PASSAGE:
** start **
# *NEW* 2013 Martin Archery Bows



## Martin Archery (Sep 24, 2008)

Martin Archery is proud to show you three new bows available in the 2013 lineup. One of the major new features for 2013 is the X4 Twin Limb (standard on select models). The Blade X4 will be one of the most affordable bows on the market for 2013. More information coming soon on the rest of the 2013 lineup.

View attachment 1486200


----------



## Kahkon (Jul 22, 2009)

hmm, split limb alien nice. Does this mean there is no more Rytera Archery?


----------



## realone7575 (Apr 29, 2009)

can you get these bows with a solid limb ???


----------



## TheScOuT (May 9, 2011)

With all the adjustability Martin builds into their bows and the specs, that Alien will be getting a look from me later this fall!


----------



## TOMAXIMUS (Aug 2, 2010)

Kahkon said:


> hmm, split limb alien nice. Does this mean there is no more Rytera Archery?


This. Rytera gone?


----------



## RT1 (Nov 20, 2006)

x4 looks good!
wonder what the price is....
*notice the 315fps.........15fps less than 2012 listings on say the bengal.....
that's more in line to what it really is close to. That to me is a promising start![/B]

is that a one piece riser on the x4................
if the freaking limbs hold up, and the sound is diminished, and the speed is more accurate....i may just return to shooting a Martin next year. But my Bear is so accurate and forgiving and sneaky fast and quiet...it will be hard to change.

But i like what i'm seeing so far*


----------



## crater (Apr 14, 2011)

looking good. It will be great to try them out when they're in shops.


----------



## zestycj7 (Sep 24, 2010)

All Martin has to do now is to add 6" to the Nemesis to make it 41" ATA and they would have a real winner.
Don.


----------



## JOE PA (Dec 13, 2003)

Like the looks of the Nemesis 35 and the split limbs should help durability.


----------



## whack n stack (Dec 23, 2007)

3 pc. risers still... yes or no?


----------



## Airows (Oct 31, 2011)

The Alien has been an incredible bow in the Rytera line. I'm excited to see how the new model shoots. I'm a little puzzled about the Alien and Nemesis being in the Martin line now though. My guess is to bring them into the spotlight more.


----------



## DeepFried (May 15, 2009)

whack n' stack said:


> 3 pc. risers still... yes or no?


Please say no...


----------



## Halovar (Aug 23, 2012)

I have to say I nver thought I would own a martin but that nemesis is looking sweet


----------



## Speed2Max (Feb 15, 2009)

Is there going to be a Rytera line?????????


----------



## ArcherFletch (Jul 8, 2012)

zestycj7 said:


> All Martin has to do now is to add 6" to the Nemesis to make it 41" ATA and they would have a real winner.
> Don.


Agree but then they're making a bow more for the finger shooter market right which is kinda unrealistic that we'll get one? I would love it though...


----------



## Martin Archery (Sep 24, 2008)

We will no longer have a separate Rytera line. We decided to put all our focus and energy into one line of bows instead of splitting our efforts in half between the Martin & Rytera lines. The high end Martin "Pro Series" bows will now be referred to as the "Rytera Series", while the main line will remain the "Gold Series".


----------



## Speed2Max (Feb 15, 2009)
** end **
SHORT EXERCISE:
Write a two-sentence summary of the forum thread above.

PROVIDED DATA:
** start **
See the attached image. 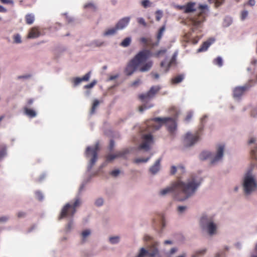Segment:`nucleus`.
** end **
TASK RESULT:
Martin Archery presents three new bows for its 2013 lineup, with the X4 Twin Limb standard on select models and the Blade X4 described as one of the most affordable bows of the year. Forum members comment on the Alien and Nemesis and ask whether Rytera Archery will continue, and Martin answers that there will no longer be a separate Rytera line, with the high-end Pro Series renamed the "Rytera Series" and the main line remaining the "Gold Series."